Tears, memories remain for Detroit-based Spirit Airlines crew

Operating on her schedule as a flight attendant, even on her day off, Natasha Jones, 50, of Detroit, woke up about 5 a.m. Saturday, May 2 and glanced at her phone while still in bed. There were notifications of missed emails and text messages. A bunch of them. She spotted one from her company, Spirit Airlines.

That’s how she learned that the budget airline had shuttered, and that she was among the roughly 17,000 employees, as reported by media outlets, to now be out of a job.

She started bawling.

“It felt like somebody knocked the wind out of me,” Jones said.  

Jones was among multiple former Spirit Airlines employees based out of Detroit who were scrambling, in mourning or otherwise still recovering Monday, May 4 as the closure continued to reverberate in and out of the airline industry.

Former Spirit Airlines flight attendant Natasha Jones, 50, of Detroit,

The loss feels like the death of a loved one, multiple local employees told the Free Press. Several described their coworkers as family. They also described the swift and immediate termination as “hurtful" and raised concerns about how lower-income families will travel in the future.

The company began in Michigan as Charter One in the early 1980s, and years later would serve as the departure airport for the company’s final flight.

“We were more than just a company. ... This is really going to change the dynamic of flying,” Jones said.

Spirit Airlines' shuttering brings financial worries for workers

Jones previously worked in home health care but became a flight attendant a bit more than five years ago. She loved it. Spirit's Detroit workers were a tight-knit group. They are now leaning on each other.

Jones, for her part, said she was now scrambling. She wants to keep working as a flight attendant but between concerns with the economy and the job market, she will take whatever job she can get.

She also is a cancer survivor who needs to keep going to regular check-ups. She needed the health care coverage she lost, she said.

Antonio Mancheno, 32, was also working as a flight attendant out of Detroit and coming up on his 11-year mark before the news dropped Saturday. It was an honor to work at Spirit, and he made the choice to be there until the end, he said.

“The family bond at Spirit - you can’t replicate it,” he said. “We essentially know everyone’s lives, the good and the bad ... (your coworkers) see you as family.  They want you to be there for their wedding or their child’s birthday parties.”

Mancheno spoke while driving back to his home in New Jersey from Florida, where he was attending a union meeting before the stop of service was announced. Spirit became part of his identity, he said.

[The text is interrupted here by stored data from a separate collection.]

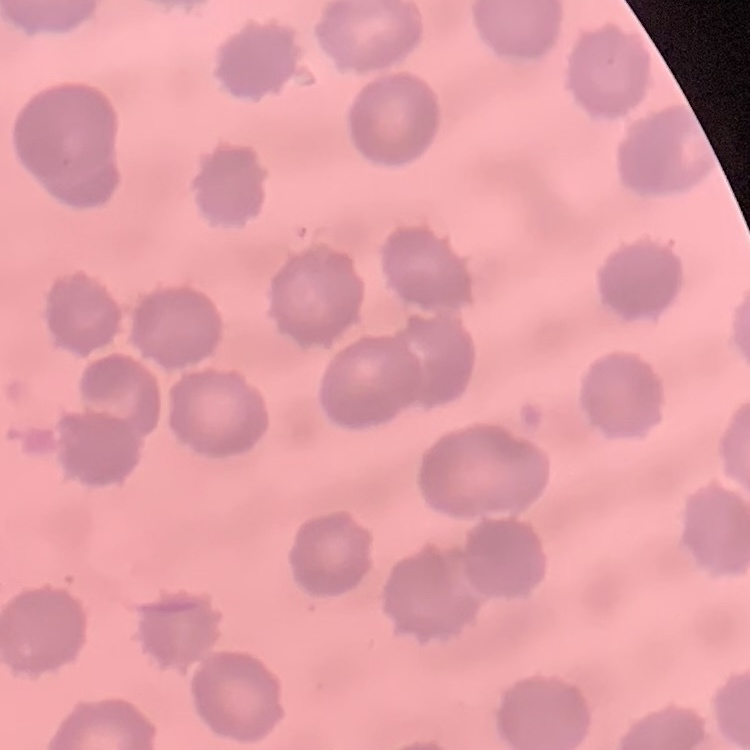
{
  "erythrocyte_morphology": "no rouleaux formation",
  "image_type": "one tile cut from a larger photomicrograph",
  "stain": "Field's or Giemsa",
  "preparation": "thin blood film"
}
Name the blood parasite species.
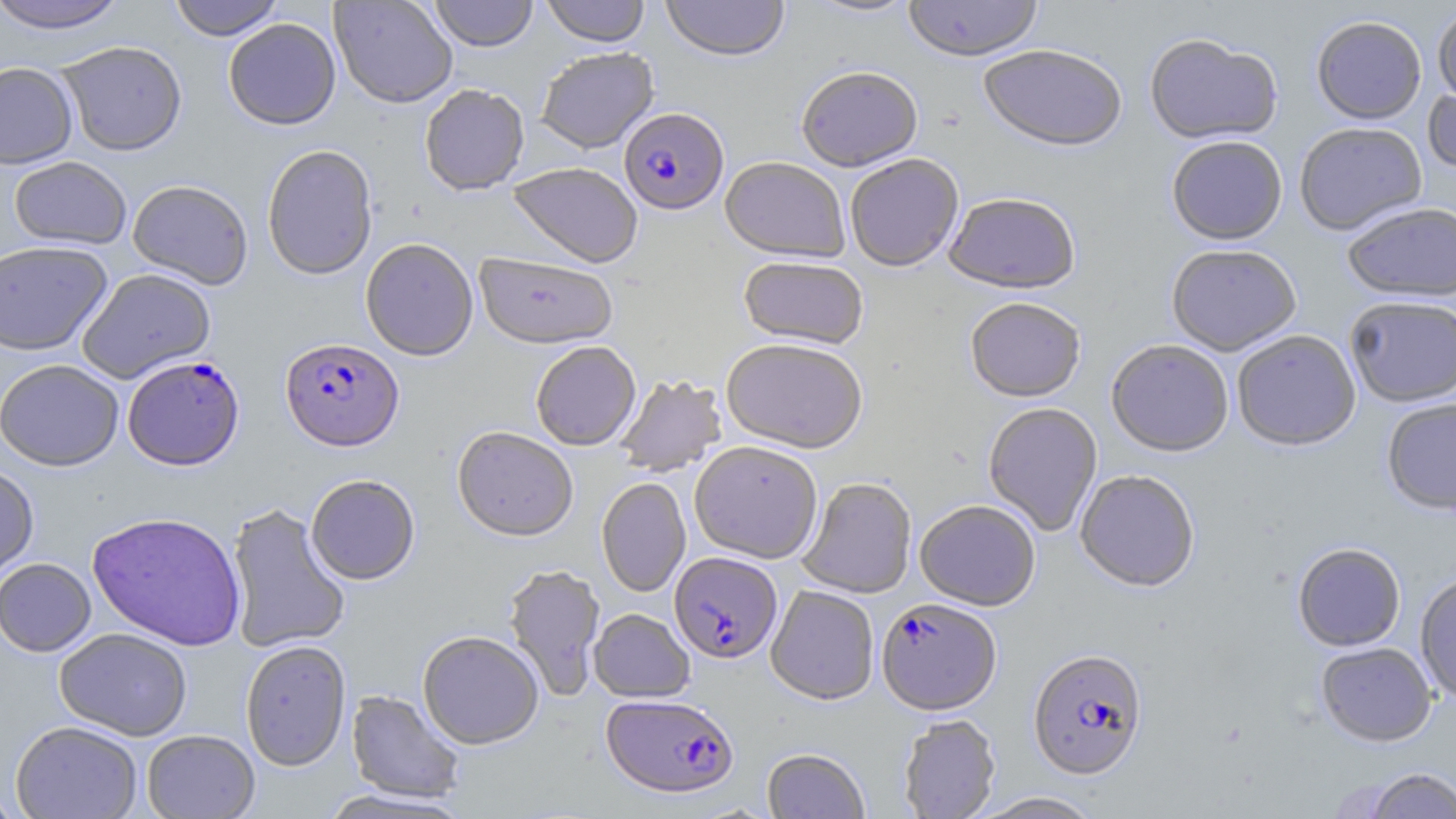

Plasmodium falciparum.

preparation = thin blood film
Plasmodium falciparum-infected red blood cell locations = approximate bounding boxes as [x1, y1, x2, y2] in pixels: [619, 109, 729, 217], [280, 338, 405, 452], [122, 355, 245, 471], [669, 553, 782, 665], [874, 600, 999, 717], [1027, 651, 1148, 783], [601, 695, 739, 801]
field of view = single
uninfected red blood cell locations = approximate bounding boxes as [x1, y1, x2, y2] in pixels: [167, 0, 284, 41], [329, 0, 458, 109], [429, 0, 538, 52], [541, 0, 650, 48], [661, 0, 789, 63], [804, 0, 920, 19], [903, 0, 1043, 64], [0, 1, 130, 34], [1433, 7, 1456, 111], [224, 18, 341, 131], [1312, 18, 1426, 127], [1145, 35, 1283, 148], [57, 41, 188, 156], [978, 47, 1127, 156], [536, 48, 659, 155], [0, 62, 79, 169], [797, 69, 923, 175], [1423, 84, 1456, 180], [419, 85, 530, 198], [1295, 124, 1427, 237], [1167, 138, 1287, 248], [262, 146, 378, 281], [9, 156, 131, 250], [846, 157, 964, 274], [720, 159, 849, 265], [507, 164, 643, 270], [127, 179, 253, 290], [944, 196, 1081, 297], [1343, 204, 1456, 305], [360, 239, 478, 362], [0, 240, 113, 356], [1166, 247, 1302, 358], [475, 254, 617, 351], [738, 258, 868, 351], [77, 268, 216, 383], [1345, 299, 1456, 409], [965, 300, 1085, 404], [1232, 332, 1361, 453], [721, 341, 868, 455], [1106, 342, 1233, 459], [531, 343, 641, 452], [0, 359, 124, 471], [614, 375, 727, 477], [1381, 400, 1456, 517], [983, 403, 1103, 537], [451, 428, 578, 543], [689, 444, 823, 565], [0, 463, 39, 580], [1075, 472, 1200, 594], [305, 475, 420, 585], [596, 478, 691, 597], [798, 478, 917, 599], [915, 501, 1041, 612], [226, 503, 351, 654], [87, 511, 247, 651], [1293, 545, 1406, 653], [0, 558, 96, 657], [503, 565, 606, 702], [1414, 574, 1456, 707], [766, 586, 879, 706], [589, 609, 695, 703], [54, 628, 193, 741], [418, 632, 544, 750], [240, 641, 351, 771], [1317, 644, 1436, 748], [346, 690, 465, 804], [898, 715, 1001, 819], [11, 720, 143, 819], [142, 730, 260, 818], [762, 748, 870, 819], [1363, 768, 1456, 819], [0, 785, 26, 818], [316, 788, 474, 818], [972, 793, 1105, 819]
stain = May-Grünwald-Giemsa
magnification = 1000x
image size = 1456×819 pixels
modality = optical microscopy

In the aftermath, he didn’t want to have to walk into an airport.

Former Detroit-based Spirit Airlines flight attendant Antonio Mancheno, 32, of New Jersey

He was feeling numb and lost on Monday and thinking of his bills and his daughter.

His 9-year-old daughter is nonverbal, autistic and takes medication for seizures, he said. The silver lining is that he’ll at least get to spend more time with her as he seeks another job as a flight attendant. But she was on his health care plan.

Employees can get temporary COBRA health coverage, but it’s unclear if they will get their final paycheck to pay for that, he said.

Mancheno sits on the executive council at both the local and master level for Spirit Airlines employees in the Association of Flight Attendants-CWA. He said Spirit had about 300 flight attendants alone in Detroit.

The union has called on the federal government to keep health plans through the end of the year, provide a supplement to state unemployment benefits and make sure workers' compensation and benefits are prioritized as the company liquidates, among other requests.

Spirit Airlines employees held onto hope before shutdown

The last several years of financial hardship for the company have been “traumatic,” the union leader said. Still, employees were hopeful that Spirit would recover as it had before.

Alexandra Redmond, 44, of Taylor, sat on the edge of her bed processing after a coworker called her with the news about 3:30 a.m. Saturday, she said. She opted to save her crying for later, though it did eventually come in sharp contrast to her planned weekend activity - celebrating her daughter’s graduation from Michigan State University  

Though Redmond said she cried probably four times on Sunday, by the time her would-be work week came about, she was looking to the future.

Over the last 4.5 years, Redmond was a material logistics specialist and was later promoted to administrator, handling reports for a supervisor.  Now she hopes to establish LLCs for life coaching and a delivery business.

She thinks the company could have done more to avoid its end, yet said she loved her work, got her daughter through school and built incredible relationships.

On one hand, she said: "At the end of the day pain does come, but joy comes in the morning.”

On the other hand she said: “Nobody’s job is secure,” and people have to secure themselves.